*** Opening Data listing ***

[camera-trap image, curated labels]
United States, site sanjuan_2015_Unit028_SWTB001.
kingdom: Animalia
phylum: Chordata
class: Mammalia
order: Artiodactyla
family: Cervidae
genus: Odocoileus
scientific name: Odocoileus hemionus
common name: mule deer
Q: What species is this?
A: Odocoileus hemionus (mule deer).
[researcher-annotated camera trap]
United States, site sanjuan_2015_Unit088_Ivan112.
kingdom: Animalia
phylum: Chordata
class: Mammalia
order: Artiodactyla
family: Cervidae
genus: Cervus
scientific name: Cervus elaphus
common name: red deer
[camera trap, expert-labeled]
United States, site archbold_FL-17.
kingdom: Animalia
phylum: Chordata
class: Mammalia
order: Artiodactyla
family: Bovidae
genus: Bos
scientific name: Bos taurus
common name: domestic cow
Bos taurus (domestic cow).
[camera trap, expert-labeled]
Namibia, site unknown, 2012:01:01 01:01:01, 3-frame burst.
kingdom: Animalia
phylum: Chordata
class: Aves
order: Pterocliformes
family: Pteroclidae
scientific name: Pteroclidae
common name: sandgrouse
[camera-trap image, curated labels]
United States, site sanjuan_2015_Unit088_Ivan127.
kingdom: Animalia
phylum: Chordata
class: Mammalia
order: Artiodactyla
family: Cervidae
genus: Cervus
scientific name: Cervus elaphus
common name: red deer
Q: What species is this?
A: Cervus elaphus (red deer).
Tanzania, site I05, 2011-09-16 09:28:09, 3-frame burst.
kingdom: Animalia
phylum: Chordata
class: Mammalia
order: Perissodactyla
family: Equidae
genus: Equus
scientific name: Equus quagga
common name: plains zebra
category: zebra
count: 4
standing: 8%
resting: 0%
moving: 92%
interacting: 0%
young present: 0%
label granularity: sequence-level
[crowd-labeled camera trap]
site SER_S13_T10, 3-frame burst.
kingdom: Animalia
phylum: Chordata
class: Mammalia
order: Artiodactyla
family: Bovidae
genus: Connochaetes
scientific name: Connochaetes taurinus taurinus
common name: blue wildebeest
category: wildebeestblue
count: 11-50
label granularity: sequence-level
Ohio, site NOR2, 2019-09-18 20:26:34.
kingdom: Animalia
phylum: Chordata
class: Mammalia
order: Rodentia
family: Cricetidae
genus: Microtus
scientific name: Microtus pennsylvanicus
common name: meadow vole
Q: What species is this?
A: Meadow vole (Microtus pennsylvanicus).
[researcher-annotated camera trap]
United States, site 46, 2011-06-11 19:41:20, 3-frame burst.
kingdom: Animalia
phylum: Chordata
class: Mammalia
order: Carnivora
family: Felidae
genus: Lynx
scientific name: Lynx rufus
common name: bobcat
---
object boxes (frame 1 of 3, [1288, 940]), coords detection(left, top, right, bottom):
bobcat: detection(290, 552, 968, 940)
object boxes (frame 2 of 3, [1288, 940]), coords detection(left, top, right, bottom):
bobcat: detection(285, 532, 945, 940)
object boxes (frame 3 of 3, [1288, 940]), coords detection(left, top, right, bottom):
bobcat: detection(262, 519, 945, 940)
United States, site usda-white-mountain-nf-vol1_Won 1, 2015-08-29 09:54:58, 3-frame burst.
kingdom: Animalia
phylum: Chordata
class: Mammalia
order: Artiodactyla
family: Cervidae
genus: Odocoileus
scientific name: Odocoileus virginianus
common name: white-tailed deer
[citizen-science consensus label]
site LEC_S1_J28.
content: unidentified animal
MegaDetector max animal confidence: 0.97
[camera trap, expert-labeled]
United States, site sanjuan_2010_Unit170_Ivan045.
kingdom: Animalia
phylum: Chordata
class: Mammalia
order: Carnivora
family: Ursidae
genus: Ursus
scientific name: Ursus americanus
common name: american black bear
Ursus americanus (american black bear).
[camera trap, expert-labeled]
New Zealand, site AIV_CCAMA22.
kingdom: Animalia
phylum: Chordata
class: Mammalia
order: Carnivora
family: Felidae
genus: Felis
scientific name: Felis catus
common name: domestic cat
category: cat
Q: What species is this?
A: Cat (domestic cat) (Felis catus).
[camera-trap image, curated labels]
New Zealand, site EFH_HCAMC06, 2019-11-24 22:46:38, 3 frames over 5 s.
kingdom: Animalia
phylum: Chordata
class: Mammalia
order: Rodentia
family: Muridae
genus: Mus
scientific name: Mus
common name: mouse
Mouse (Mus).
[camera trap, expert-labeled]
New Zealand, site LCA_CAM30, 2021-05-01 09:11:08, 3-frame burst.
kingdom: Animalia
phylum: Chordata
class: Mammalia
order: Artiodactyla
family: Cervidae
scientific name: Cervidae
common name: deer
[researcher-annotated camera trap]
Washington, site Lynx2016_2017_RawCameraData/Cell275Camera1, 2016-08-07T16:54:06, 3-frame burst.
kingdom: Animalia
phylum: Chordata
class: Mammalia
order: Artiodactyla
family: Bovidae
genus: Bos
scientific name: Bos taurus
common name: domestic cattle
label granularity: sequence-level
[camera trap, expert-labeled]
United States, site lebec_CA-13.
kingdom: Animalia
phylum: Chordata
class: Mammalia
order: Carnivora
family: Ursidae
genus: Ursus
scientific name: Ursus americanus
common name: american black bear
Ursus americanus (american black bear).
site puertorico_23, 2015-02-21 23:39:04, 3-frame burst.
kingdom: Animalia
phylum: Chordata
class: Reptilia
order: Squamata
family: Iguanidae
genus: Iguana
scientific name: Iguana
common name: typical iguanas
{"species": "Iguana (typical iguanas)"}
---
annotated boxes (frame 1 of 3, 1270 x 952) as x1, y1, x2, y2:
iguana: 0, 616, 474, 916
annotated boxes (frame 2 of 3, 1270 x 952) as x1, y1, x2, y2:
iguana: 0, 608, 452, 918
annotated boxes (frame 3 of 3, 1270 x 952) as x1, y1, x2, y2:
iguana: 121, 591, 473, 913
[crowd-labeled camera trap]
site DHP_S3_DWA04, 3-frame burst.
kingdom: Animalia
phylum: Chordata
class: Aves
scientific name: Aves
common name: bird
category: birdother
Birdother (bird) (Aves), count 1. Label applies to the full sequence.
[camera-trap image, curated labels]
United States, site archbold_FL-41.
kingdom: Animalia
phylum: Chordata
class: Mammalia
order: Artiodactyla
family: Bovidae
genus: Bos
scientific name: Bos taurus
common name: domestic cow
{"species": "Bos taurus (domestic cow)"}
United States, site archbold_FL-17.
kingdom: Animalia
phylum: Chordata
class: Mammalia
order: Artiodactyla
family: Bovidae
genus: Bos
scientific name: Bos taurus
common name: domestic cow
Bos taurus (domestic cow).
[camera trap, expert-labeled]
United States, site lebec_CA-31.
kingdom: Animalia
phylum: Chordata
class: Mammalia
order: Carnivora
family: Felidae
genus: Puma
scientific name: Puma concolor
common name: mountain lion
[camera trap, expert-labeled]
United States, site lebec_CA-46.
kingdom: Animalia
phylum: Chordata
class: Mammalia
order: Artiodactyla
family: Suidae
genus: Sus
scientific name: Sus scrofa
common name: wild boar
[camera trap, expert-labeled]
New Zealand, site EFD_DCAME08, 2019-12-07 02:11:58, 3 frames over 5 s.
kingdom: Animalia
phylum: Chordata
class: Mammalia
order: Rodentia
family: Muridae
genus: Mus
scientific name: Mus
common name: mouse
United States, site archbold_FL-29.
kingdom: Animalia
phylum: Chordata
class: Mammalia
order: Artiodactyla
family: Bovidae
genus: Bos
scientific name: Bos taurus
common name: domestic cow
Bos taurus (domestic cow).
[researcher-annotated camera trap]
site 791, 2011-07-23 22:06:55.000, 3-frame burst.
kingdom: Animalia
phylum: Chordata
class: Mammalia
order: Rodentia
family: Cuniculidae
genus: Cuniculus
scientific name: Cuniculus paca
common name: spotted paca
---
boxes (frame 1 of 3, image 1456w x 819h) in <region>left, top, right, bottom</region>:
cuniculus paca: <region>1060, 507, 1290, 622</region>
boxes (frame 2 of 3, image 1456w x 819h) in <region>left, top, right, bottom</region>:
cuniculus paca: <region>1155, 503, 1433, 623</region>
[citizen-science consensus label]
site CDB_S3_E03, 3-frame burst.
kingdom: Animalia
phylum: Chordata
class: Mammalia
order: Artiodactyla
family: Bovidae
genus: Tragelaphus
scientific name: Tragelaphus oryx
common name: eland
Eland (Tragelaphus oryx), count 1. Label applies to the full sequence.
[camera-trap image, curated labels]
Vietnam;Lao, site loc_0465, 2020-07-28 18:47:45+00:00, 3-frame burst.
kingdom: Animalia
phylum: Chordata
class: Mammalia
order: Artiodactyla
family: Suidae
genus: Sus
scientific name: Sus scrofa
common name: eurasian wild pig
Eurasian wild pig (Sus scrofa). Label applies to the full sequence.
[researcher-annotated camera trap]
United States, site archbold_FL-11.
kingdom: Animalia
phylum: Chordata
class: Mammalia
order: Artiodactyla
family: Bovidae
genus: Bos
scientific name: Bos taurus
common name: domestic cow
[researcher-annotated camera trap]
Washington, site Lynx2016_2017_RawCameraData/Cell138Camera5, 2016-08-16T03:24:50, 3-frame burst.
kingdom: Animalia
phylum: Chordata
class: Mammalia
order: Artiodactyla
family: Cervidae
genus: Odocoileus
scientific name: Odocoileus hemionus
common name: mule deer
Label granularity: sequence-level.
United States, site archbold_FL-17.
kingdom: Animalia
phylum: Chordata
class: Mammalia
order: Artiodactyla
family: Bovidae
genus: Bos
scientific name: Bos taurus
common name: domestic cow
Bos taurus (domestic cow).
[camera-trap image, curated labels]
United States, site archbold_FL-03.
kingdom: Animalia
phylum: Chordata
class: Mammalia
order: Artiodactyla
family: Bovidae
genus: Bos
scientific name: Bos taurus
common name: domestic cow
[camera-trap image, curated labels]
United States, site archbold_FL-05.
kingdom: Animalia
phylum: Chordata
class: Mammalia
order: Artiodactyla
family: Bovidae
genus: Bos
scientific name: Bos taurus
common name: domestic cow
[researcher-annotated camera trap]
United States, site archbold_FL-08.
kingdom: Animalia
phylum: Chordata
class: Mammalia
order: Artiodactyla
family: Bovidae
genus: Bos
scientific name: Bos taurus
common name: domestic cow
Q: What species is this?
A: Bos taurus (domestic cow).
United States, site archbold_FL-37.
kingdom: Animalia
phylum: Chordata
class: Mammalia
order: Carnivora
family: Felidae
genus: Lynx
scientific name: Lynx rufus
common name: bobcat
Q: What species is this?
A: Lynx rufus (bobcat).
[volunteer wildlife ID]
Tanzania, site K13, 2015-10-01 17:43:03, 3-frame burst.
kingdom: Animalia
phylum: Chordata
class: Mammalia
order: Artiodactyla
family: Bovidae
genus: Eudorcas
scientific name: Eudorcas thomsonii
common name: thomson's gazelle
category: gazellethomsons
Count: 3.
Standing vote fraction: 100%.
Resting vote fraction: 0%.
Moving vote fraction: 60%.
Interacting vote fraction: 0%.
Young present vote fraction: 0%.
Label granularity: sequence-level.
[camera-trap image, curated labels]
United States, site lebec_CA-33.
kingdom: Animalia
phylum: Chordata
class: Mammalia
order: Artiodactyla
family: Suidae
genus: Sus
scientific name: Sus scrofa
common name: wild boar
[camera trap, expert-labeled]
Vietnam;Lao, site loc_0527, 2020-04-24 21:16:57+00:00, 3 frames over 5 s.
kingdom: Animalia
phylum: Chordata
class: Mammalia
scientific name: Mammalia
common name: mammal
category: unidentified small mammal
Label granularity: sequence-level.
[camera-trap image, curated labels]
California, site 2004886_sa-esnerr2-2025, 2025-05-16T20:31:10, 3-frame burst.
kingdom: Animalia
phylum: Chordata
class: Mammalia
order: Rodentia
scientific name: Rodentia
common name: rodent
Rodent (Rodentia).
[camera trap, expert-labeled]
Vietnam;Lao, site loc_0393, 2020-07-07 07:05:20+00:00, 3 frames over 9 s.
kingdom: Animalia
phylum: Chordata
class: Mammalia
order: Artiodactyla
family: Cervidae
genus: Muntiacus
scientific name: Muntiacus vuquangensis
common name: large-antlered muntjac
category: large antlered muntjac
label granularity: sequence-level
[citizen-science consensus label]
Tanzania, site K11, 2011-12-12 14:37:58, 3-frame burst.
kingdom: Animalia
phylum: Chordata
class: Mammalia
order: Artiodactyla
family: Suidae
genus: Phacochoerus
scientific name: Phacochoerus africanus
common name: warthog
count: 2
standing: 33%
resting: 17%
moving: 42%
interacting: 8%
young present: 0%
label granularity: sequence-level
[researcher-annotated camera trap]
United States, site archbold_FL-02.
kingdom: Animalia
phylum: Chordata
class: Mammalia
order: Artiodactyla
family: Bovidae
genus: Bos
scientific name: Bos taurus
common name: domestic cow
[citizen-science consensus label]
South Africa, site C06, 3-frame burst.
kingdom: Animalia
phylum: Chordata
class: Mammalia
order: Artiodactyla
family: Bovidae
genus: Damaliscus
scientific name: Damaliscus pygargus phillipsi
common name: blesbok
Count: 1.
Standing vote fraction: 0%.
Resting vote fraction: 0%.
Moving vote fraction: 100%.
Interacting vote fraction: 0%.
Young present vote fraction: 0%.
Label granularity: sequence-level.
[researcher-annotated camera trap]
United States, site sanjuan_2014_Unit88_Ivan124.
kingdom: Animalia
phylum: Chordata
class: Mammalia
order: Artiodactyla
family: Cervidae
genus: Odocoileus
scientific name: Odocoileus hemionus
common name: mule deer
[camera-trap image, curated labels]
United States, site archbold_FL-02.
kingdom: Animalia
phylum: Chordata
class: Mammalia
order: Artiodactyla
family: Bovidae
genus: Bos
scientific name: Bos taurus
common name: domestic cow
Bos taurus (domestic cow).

*** Closing Data listing ***

▶ [Exercise prompt] In the data above, which lines have "Tanzania"? Report each of them.

▶ [Exercise answer]
Tanzania, site I05, 2011-09-16 09:28:09, 3-frame burst.
Tanzania, site K13, 2015-10-01 17:43:03, 3-frame burst.
Tanzania, site K11, 2011-12-12 14:37:58, 3-frame burst.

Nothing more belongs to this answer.